Lynn Stanley headshot

From the Editor

lynn stanley, SENIOR EDITOR

Lessons Learned


harles Kettering said that “99 percent of success is built on failure.” The Loudonville, Ohio, engineer considered failure a close friend and an important teacher. Kettering’s “failures” led him to invent the electric self-starter for the automobile. He helped to develop the first cash register and was instrumental in developing quick-drying automobile paints and finishes, the variable-speed transmission and the refrigerant Freon.

As an Ohio native, I’m a little biased when it comes to the Buckeye state’s long history of individuals who pioneered technology that changed the way people lived. Not far from where I live, Orville and Wilbur Wright made history at Huffman Prairie when they achieved the first sustained flight. Thomas Edison, another Ohioan, invented the first vacuum bulb with metal filaments for practical lighting, the movie camera and the first alkaline storage battery. Granville Woods, self-taught, worked his way up in the rail industry and is credited with 35 patents for electrical and mechanical devices that made significant improvements to the railroad system. Neil Armstrong, born in Wapakoneta, Ohio, was the first man to walk on the moon.

I was exposed to that intrepid spirit at home, as well. My mother grew up in the Appalachian foothills of Virginia. Her family relied on the land for their food. My grandfather worked with his hands, as a blacksmith and furniture maker. During World War II, employment at Wright Field [now Wright-Patterson Air Force Base] grew to 50,000 and from 30 buildings to 300. Wright Field established the first modern paved runways for the Air Corps. The activity and the chance for a better life drew my grandparents from the mountain to Dayton, Ohio.

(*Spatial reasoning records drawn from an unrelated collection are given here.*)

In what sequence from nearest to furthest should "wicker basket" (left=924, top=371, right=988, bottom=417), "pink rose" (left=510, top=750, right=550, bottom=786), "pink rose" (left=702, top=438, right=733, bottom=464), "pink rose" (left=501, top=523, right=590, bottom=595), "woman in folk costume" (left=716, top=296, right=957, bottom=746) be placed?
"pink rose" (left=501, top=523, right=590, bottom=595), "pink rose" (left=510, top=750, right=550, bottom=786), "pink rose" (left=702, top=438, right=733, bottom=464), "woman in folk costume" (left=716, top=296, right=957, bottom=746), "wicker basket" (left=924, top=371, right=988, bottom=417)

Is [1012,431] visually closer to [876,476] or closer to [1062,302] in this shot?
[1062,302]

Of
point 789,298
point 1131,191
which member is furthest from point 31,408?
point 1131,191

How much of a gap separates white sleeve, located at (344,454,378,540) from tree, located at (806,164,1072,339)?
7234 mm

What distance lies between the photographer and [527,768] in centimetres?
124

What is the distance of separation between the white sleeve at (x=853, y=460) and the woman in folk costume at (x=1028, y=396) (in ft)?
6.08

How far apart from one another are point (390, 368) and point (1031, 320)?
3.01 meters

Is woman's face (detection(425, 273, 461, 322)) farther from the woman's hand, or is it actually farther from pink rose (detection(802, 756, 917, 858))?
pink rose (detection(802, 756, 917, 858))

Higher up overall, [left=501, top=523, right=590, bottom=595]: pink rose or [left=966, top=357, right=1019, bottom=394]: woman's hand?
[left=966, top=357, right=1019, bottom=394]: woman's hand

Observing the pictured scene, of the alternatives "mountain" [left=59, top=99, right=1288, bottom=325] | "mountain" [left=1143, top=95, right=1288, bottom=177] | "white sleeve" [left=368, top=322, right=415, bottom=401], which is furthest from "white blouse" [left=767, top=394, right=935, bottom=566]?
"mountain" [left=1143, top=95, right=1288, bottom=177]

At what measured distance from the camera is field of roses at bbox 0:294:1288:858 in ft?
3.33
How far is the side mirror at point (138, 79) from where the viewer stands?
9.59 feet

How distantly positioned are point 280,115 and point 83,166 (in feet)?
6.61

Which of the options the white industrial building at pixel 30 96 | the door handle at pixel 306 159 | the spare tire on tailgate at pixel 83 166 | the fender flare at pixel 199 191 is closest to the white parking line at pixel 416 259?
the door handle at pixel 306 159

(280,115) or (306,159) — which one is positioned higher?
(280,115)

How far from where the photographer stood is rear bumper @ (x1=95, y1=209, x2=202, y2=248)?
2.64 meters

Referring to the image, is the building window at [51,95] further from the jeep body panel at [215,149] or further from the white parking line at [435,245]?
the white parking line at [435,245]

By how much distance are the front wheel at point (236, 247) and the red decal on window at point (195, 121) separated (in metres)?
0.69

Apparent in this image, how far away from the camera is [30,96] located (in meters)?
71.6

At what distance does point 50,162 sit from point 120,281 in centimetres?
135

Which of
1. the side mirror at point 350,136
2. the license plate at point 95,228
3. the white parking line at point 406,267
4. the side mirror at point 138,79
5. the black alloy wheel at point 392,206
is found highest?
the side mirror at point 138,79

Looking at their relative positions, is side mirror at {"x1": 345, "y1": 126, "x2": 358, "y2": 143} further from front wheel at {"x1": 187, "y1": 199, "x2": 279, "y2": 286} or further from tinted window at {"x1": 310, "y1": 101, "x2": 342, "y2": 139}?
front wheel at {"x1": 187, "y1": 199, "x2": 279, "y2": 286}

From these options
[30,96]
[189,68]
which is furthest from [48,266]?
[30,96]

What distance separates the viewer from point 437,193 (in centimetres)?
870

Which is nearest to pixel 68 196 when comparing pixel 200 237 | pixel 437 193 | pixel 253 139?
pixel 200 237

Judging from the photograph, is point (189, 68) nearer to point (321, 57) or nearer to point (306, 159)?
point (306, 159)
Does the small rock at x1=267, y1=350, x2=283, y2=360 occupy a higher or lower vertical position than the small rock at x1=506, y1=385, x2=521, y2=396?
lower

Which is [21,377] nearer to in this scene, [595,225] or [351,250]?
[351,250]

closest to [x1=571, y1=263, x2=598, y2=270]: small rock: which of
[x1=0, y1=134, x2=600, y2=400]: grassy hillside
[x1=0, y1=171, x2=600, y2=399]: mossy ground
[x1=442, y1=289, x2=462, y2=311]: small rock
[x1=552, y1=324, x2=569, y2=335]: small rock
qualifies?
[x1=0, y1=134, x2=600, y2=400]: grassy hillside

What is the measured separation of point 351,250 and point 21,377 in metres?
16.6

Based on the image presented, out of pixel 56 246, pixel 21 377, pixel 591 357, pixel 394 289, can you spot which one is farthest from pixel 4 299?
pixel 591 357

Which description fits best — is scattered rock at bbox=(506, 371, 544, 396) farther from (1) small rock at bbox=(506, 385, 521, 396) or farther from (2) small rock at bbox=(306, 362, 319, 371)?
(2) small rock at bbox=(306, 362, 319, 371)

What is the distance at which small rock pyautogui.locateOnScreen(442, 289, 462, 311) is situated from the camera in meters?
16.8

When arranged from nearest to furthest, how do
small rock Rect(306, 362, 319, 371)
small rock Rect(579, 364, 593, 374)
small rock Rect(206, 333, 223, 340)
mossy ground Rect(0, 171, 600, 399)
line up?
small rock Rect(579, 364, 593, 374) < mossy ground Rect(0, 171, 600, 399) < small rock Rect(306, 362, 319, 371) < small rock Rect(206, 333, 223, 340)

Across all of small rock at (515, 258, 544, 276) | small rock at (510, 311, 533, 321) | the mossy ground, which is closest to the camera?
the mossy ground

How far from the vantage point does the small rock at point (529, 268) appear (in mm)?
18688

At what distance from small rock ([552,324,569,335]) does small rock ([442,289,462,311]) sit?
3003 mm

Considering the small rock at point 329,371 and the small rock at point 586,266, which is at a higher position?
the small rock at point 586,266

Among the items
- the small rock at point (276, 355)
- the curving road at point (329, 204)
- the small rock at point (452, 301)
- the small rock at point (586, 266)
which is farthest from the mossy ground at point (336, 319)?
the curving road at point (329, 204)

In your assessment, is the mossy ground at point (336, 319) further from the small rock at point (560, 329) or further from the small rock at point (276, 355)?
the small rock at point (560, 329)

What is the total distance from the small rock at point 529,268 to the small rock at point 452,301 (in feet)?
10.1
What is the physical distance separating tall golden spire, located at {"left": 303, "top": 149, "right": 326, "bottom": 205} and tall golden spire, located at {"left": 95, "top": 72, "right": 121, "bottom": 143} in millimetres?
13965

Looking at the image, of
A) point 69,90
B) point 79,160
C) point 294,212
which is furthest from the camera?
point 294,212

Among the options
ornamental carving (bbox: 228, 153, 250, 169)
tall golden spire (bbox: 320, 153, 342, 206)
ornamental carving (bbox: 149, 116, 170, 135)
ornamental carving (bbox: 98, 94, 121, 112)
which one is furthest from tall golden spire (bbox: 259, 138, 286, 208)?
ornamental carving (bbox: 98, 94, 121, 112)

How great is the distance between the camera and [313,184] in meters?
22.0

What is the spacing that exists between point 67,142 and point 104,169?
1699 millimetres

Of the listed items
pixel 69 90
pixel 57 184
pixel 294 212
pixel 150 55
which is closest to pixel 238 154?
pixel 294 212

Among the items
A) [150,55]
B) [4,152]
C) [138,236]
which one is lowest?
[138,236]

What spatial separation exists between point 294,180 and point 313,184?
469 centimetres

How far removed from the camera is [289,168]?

You might wonder why I’m relating these bits of history to you and what they have to do with each other. If you look closer, an innate sense of curiosity, the passion to build or create something and the tenacity to follow through are the ties that bind these people and these events together. In the midst of a broken supply chain and a logistics network that’s been turned on its ear, it’s important to remember our roots as people, as an industry and a country.

If someone didn’t have what they needed, they figured out a way to make it. Ingenuity and a can-do attitude helped individuals and communities power through tough times. These characteristics also contributed to shaping the mainstays of manufacturing.

This month FFJournal introduces readers to three men: Dr. Don McNeeley, Ken Kaufmann Jr. and Scott Schrinner. They talk candidly about the challenges they face on a daily basis and offer perspective on some possible fixes to an infrastructure that has collapsed. After talking with each of them, I was reminded again of our roots.

I was also reminded of Charles Kettering’s words: “An inventor is simply a fellow who doesn’t take his education too seriously. You see, from the time a person is 6 years old until he graduates from college, he has to take three or four examinations a year. If he flunks once, he is out. But an inventor is almost always failing. He tries and fails maybe a thousand times. If he succeeds once, then he’s in. These two things are diametrically opposite. The biggest job we have is to teach a newly hired employee how to fail intelligently. We have to train him to experiment over and over and to keep on trying and failing until he learns what will work.”

From what we’ve experienced over the last couple years, maybe we can learn what will work.